1. The birch [betula, in British bedw, doubtless a proper indigene of England, (whence some derive the name of Barkshire) though Pliny calls it a Gaulish tree] is altogether produc’d of roots or suckers, (though it sheds a kind of samera about the Spring) which being planted at four or five foot interval, in small twigs, will suddenly rise to trees; provided they affect the ground, which cannot well be too barren, or spongy; for it will thrive both in the dry, and the wet, sand, and stony, marshes, and bogs; the water-galls, and uliginous parts of forests that hardly bear any grass, do many times spontaneously produce it in abundance, whether the place be high, or low, and nothing comes amiss to it. Plant the small twigs, or suckers having roots, and after the first year, cut them within an inch of the surface; this will cause them to sprout in strong and lusty tufts, fit for copp’ce, and spring-woods; or, by reducing them to one stem, render them in a very few years fit for the turner. For
2. Though birch be of all other the worst of timber, yet has it its various uses, as for the husbandman’s ox-yoaks; also for hoops, small screws, paniers, brooms, wands, bavin-bands, and wythes for fagots; and claims a memory for arrows, bolts, shafts, (our old English artillery;) also for dishes, bowls, ladles, and other domestic utensils, in the good old days of more simplicity, yet of better and truer hospitality. In New-England our Northern Americans make canoos, boxes, buckets, kettles, dishes, which they sow, and joyn very curiously with thread made of cedar-roots, and divers other domestical utensils, as baskets, baggs, with this tree, whereof they have a blacker kind; and out of a certain excrescence from the bole, a fungus, which being boil’d, beaten, and dry’d in an oven, makes excellent spunck or touch-wood, and balls to play withal; and being reduc’d to powder, astringent, is an infallible remedy in the hœmerhoids. They make also not only this small ware, but even small-craft, pinnaces of birch, ribbing them with white cedar, and covering them with large flakes of birch-bark, sow them with thread of spruse-roots, and pitch them, as it seems we did even here in Britain, as well as the Veneti, making use of the willow, whereof Lucan,
When Sicoris to his own banks restor’d,
Had quit the field, of twigs, and willow-board
They build small craft, cover’d with bullocks-hide,
In which they reach’d the rivers farther side:
So sail the Veneti if Padus flow,
The Britains sail on their rough ocean so.[142:1]

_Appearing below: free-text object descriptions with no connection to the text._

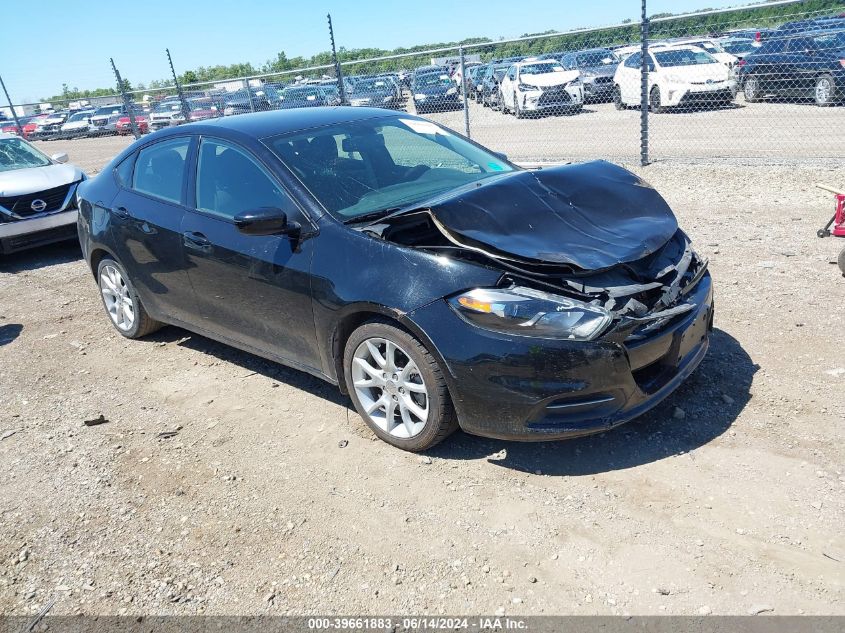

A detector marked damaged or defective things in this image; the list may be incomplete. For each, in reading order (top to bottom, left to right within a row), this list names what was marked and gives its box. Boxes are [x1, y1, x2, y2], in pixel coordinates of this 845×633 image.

crumpled hood [0, 162, 84, 196]
crumpled hood [426, 160, 676, 270]
broken headlight [446, 286, 608, 340]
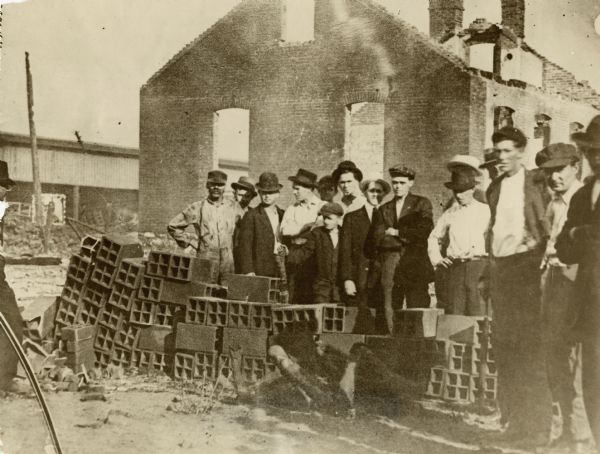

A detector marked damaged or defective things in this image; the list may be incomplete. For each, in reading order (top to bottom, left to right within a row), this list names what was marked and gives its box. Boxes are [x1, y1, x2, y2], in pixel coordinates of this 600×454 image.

burnt building [139, 0, 596, 229]
damaged structure [137, 0, 600, 231]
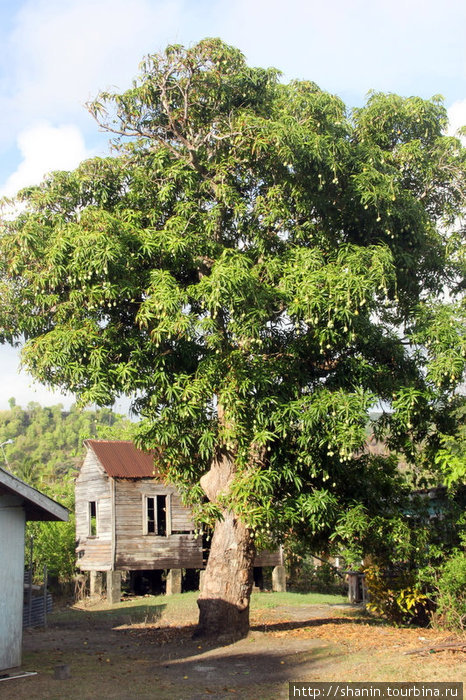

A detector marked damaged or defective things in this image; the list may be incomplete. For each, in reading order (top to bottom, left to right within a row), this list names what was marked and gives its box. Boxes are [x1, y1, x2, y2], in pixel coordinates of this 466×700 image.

rusty metal roof [84, 440, 161, 478]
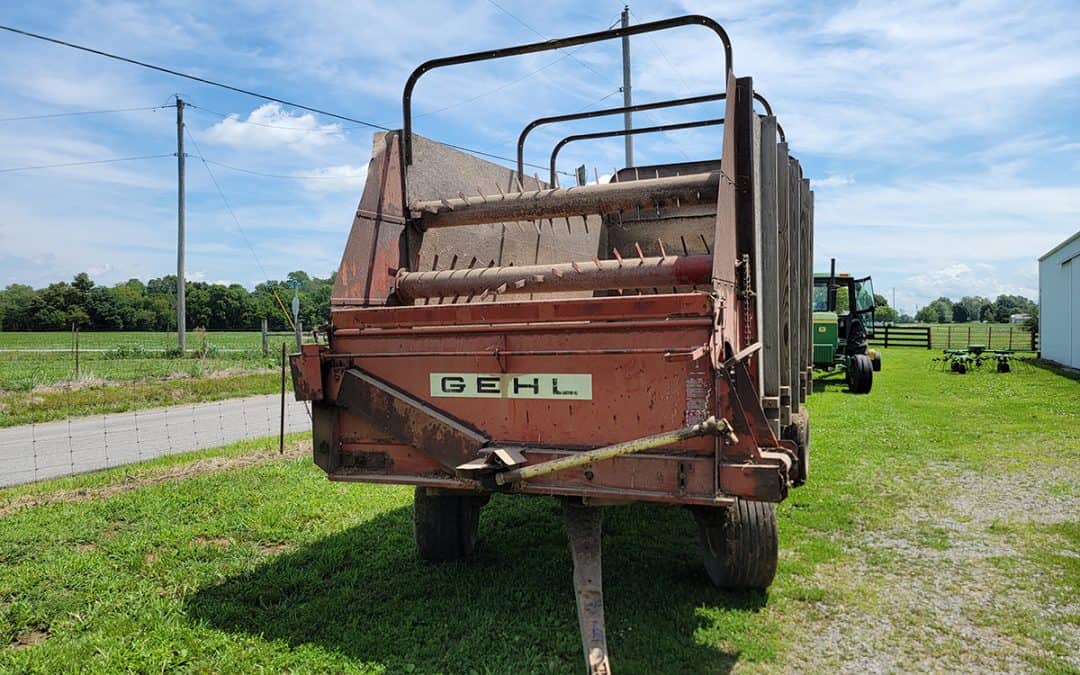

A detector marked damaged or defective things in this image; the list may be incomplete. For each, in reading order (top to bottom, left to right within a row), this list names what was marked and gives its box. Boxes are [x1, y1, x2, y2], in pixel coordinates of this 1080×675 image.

rusty metal panel [336, 369, 490, 468]
rusty metal wagon body [291, 14, 812, 669]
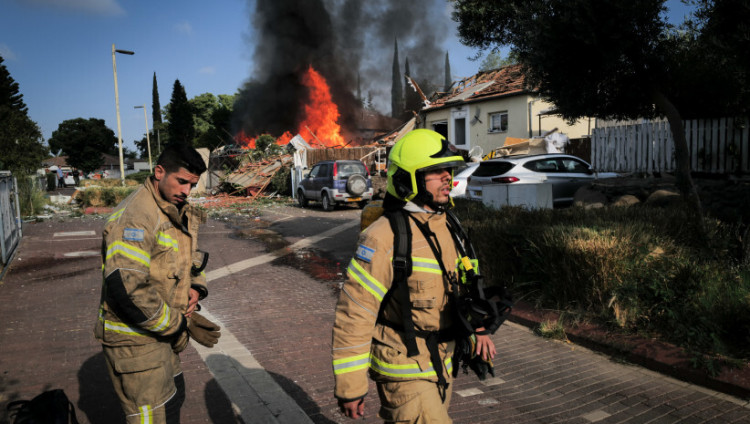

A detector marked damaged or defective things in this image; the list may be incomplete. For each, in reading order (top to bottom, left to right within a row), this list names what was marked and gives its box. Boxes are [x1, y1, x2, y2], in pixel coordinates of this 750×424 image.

damaged roof [426, 64, 532, 111]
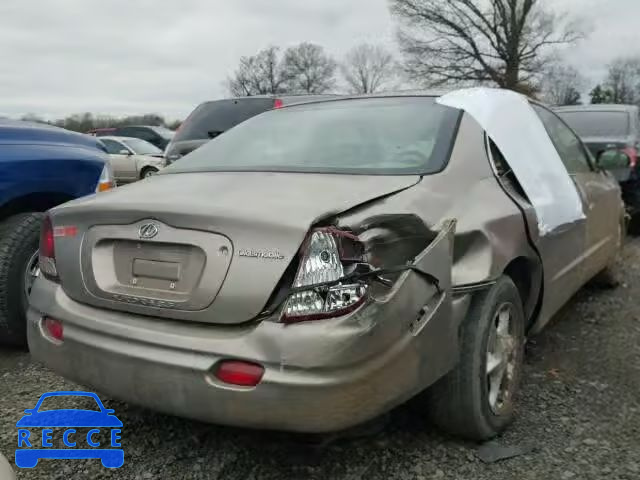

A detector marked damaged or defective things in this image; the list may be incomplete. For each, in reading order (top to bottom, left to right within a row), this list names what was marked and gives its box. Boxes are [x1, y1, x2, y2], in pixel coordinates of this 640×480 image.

broken tail light [282, 228, 368, 324]
damaged tan sedan [27, 89, 624, 438]
dented body panel [27, 95, 624, 434]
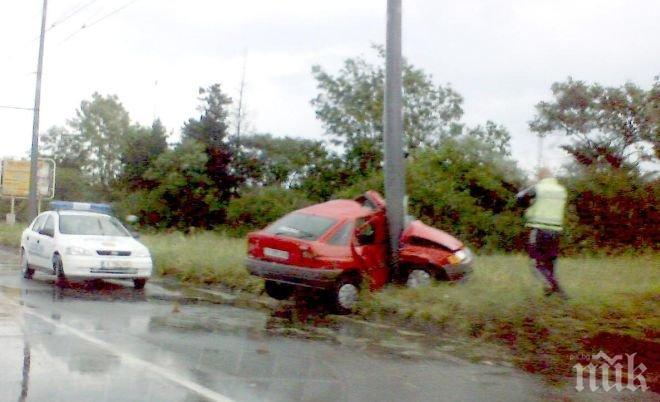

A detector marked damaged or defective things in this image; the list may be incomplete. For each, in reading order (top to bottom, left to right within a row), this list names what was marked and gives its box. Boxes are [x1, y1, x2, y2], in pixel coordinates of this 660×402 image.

red crashed car [245, 190, 472, 312]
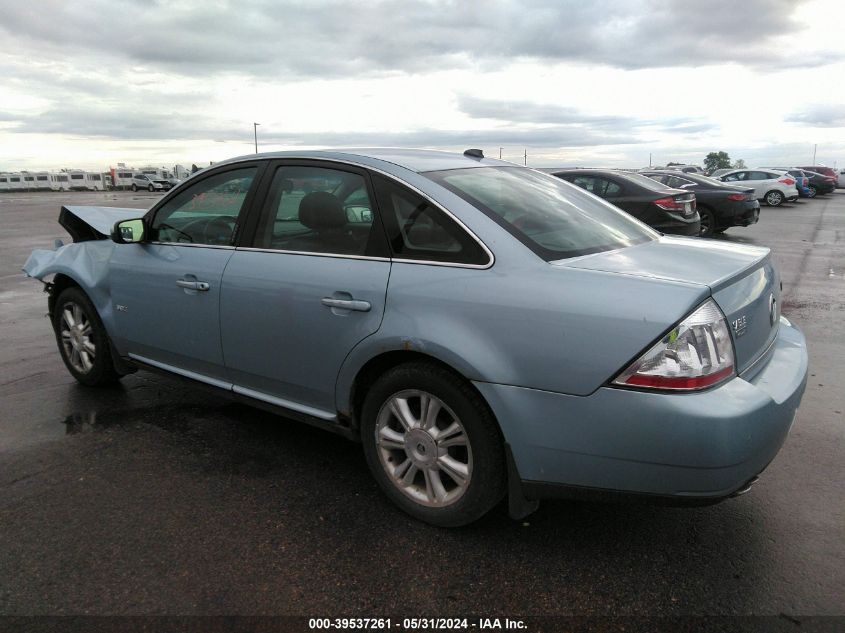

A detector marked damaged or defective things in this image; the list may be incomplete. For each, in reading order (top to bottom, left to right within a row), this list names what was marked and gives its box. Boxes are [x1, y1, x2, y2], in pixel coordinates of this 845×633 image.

crumpled hood [552, 235, 772, 292]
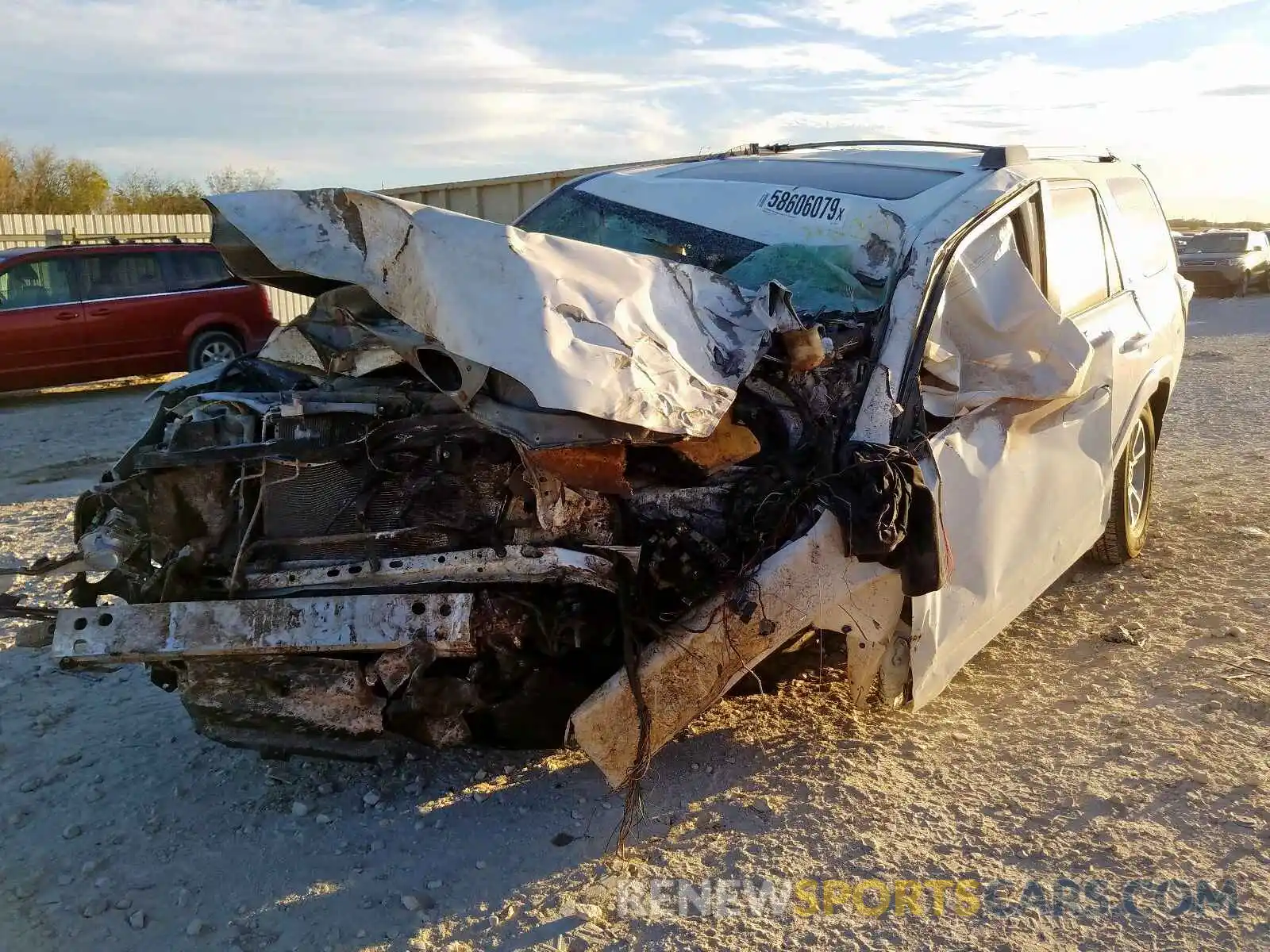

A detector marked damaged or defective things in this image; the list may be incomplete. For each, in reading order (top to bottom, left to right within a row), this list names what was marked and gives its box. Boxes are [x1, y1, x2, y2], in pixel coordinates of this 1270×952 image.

crumpled hood [210, 191, 803, 438]
torn metal sheet [210, 191, 803, 438]
shattered windshield [514, 182, 765, 273]
shattered windshield [1187, 233, 1257, 255]
torn metal sheet [49, 590, 476, 666]
torn metal sheet [243, 546, 619, 590]
severely wrecked white suv [5, 140, 1187, 781]
torn metal sheet [565, 514, 902, 787]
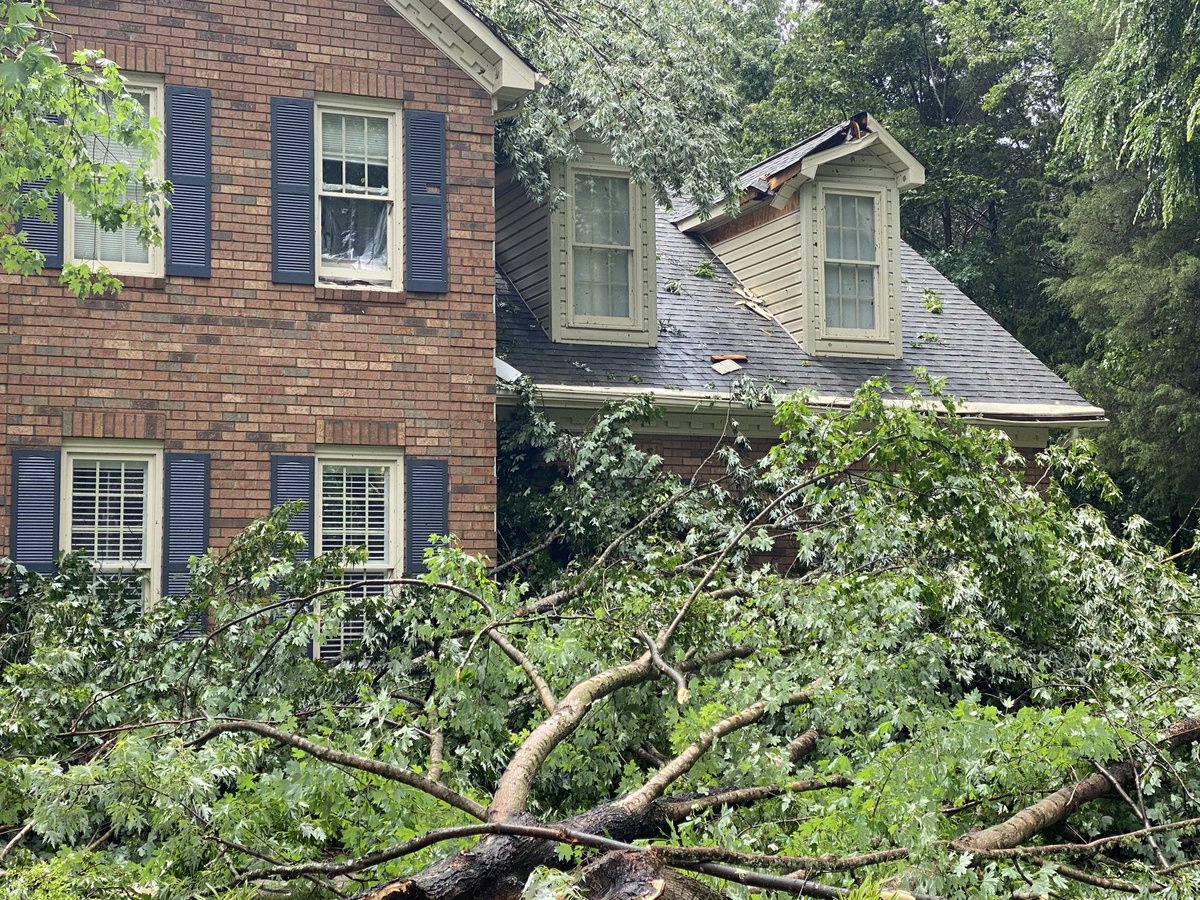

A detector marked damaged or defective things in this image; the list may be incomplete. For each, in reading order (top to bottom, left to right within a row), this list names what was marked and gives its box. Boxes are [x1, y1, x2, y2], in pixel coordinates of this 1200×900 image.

damaged roof [496, 210, 1104, 424]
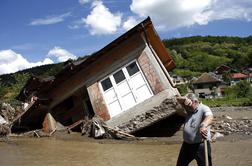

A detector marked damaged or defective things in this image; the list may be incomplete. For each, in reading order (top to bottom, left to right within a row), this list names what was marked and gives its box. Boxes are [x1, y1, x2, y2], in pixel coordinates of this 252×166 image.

damaged building [11, 17, 184, 136]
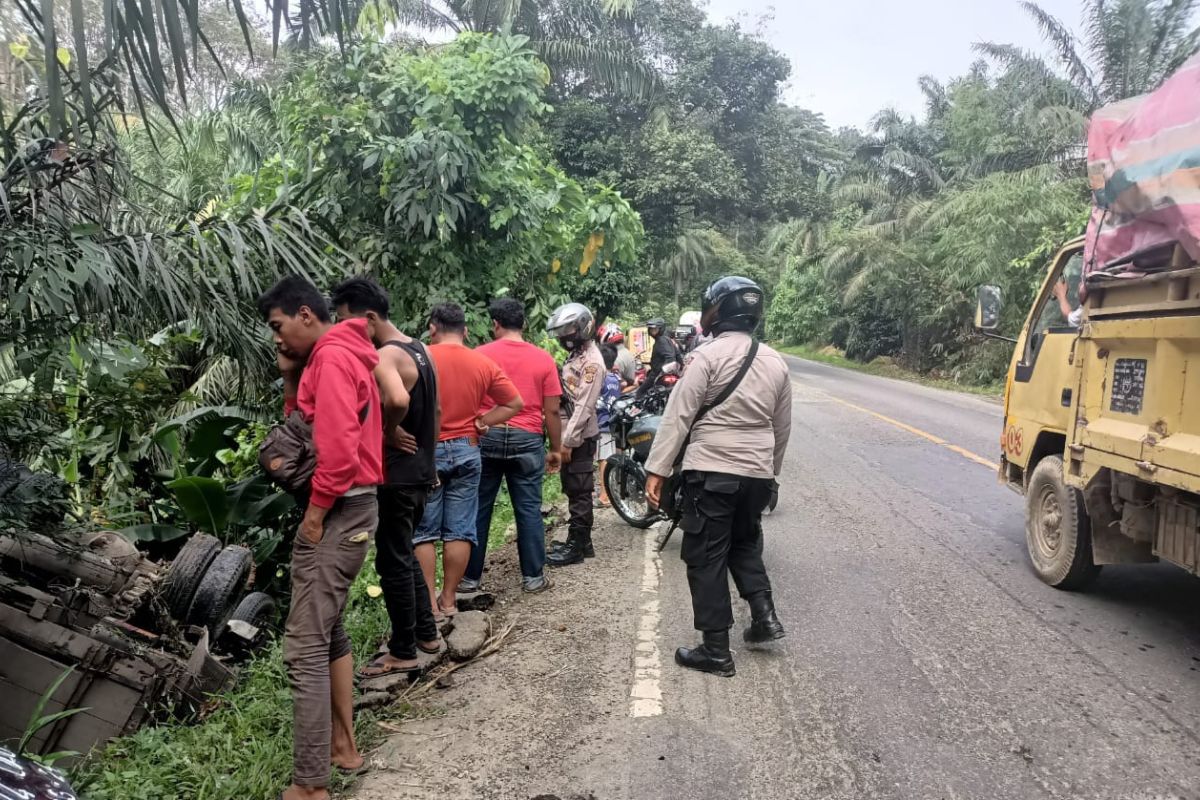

Also for fuel: In many of the mosses in the West-Riding of Yorkshire, are often dug up birch-trees, that burn and flame like firr and candle-wood; and I think Pliny says the Gaules extracted a sort of bitumen out of birch: Great and small coal, are made by the charring of this wood; (see Book III Chap. 4. of fuel) as of the tops and loppings, Mr. Howard’s new tanne. The inner white cuticle and silken-bark, (which strips off of it self almost yearly) was anciently us’d for writing-tables, even before the invention of paper; of which there is a birch-tree in Canada, whose bark will serve to write on, and may be made into books, and of the twigs very pretty baskets; with the outward thicker and courser part of the common birch, are divers houses in Russia, Poland, and those poor northern tracts cover’d, instead of slates and tyle: Nay, one who has lately publish’d an account of Sweden,[142:2] says, that the poor people grind the very bark of birch-trees, to mingle with their bread-corn. ’Tis affirm’d by Cardan, that some birch-roots are so very extravagantly vein’d, as to represent the shapes and images of beasts, birds, trees, and many other pretty resemblances. Lastly, of the whitest part of the old wood, found commonly in doating birches, is made the grounds of our effeminate farin’d gallants sweet powder; and of the quite consum’d and rotten (such as we find reduc’d to a kind of reddish earth in superannuated hollow-trees) is gotten the best mould for the raising of divers seedlings of the rarest plants and flowers; to say nothing here of the magisterial fasces for which anciently the cudgels were us’d by the lictor, for lighter faults, as now the gentler rods by our tyrannical pædagogues.